De la misma carencia adolece la línea aérea de Singapur. Es fantástica, pero quien recurre a sus servicios tiene que hacer escala, al ir y al volver, en aeropuertos por lo general horribles: Frankfurt, Londres, París…
Y aunque no lo fuesen. El último tramo de los viajes de regreso a España procedentes de los confines asiáticos -Tailandia, Indonesia, China, Seúl, Japón- es peor que un descabello: apuntilla a quien, exhausto ya tras doce horas de vuelo, tiene que apurar el cáliz del viaje arrastrándose como un alma en pena por los interminables pasillos y controles de los aeropuertos europeos, arrostrando las vejaciones a las que como si fuera un terrorista se ve sometido y aguardando sabe Dios cuántas horas a que Iberia -¡Iberia! ¡Lo que faltaba!- lo transporte como una croqueta de supermercado a su destino final.
De la Korean Airlines sólo cabe hablar bien. Tiene además, por si sus virtudes fueran pocas, y no lo son, vuelos que arrancan de Madrid, ¡aleluya!, pero que únicamente llevan -nadie ni nada es perfecto- a Seúl, ciudad que queda un poco a trasmano, a no ser que el viajero vaya a Japón o a China.
Y yo, a China, no voy ni a palos. A Japón, por supuesto, sí, y para eso nada mejor, hoy por hoy, que la compañía coreana.
Dulcis in fundu. La mejor línea aérea del mundo es la Thai. No es la primera ni será la última vez que lo digo. No soy tampoco el único que lo hago. Hay consenso. Lo dicen todos. Gratitud, cortesía y sinceridad obligan.
Sé de lo que hablo. En los últimos seis meses he cogido siete vuelos de esa compañía y mi mujer otros tantos, no siempre coincidentes. Impecables, todos. Puntualidad de reloj suizo, delicadeza, elegancia, buenos modales, facturación rapidísima (sobre todo en Bangkok, pero no sólo), atención constante al viajero, aviones en permanente estado de revista, azafatas con las que cualquier varón juicioso se casaría, conexiones ajustadas al milímetro con los principales aeropuertos del vasto territorio que cubre y, como guinda, una orquídea.

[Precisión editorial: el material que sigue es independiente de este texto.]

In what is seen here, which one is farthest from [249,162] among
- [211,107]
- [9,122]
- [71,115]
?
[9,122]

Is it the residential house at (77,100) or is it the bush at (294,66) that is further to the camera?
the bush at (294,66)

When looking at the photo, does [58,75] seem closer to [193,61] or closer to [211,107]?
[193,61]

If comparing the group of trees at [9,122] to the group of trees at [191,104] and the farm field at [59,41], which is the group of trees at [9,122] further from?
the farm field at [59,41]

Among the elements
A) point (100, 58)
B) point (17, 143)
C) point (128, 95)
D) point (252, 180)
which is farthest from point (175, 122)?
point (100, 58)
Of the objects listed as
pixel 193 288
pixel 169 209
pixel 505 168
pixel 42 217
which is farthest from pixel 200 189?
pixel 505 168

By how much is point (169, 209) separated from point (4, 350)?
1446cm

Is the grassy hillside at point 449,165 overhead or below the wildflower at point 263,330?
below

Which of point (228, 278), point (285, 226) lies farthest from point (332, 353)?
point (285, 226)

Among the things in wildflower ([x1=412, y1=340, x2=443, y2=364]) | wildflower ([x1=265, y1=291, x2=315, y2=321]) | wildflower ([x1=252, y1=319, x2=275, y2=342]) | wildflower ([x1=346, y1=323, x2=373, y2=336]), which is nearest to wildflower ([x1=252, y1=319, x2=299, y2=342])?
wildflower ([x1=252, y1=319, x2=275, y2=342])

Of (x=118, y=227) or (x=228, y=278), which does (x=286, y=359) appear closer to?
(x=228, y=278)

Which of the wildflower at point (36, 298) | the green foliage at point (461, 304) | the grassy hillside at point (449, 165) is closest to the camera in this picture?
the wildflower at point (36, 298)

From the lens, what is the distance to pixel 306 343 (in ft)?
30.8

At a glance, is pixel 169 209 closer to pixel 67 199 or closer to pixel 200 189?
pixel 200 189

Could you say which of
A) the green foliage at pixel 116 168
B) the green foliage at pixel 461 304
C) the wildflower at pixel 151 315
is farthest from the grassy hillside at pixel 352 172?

La Thai, por añadidura, y en lo que me concierne, viaja a la zona del mundo a la que yo viajo con más frecuencia y –last but not least- no sale de la Terminal Cuatro, que es un parque de torturas, sino de la Uno, cuyo rostro aún es humano. Sólo por eso sería ya mi compañía preferida
Tengo dicho, medio en broma, que podría quedarme a vivir en la business de la Thai si dispusiera de dinero suficiente para financiar ese capricho. Es como un penthouse de millonario de película. ¡Lástima que yo no lo sea!
Y una última observación, ya que hablamos de clase business, porque es de justicia: los asientos de la British, en la categoría mencionada, son los mejores del mundo, tanto para dormir como para velar. Una delicia. ¿A que espera la Thai para instalarlos?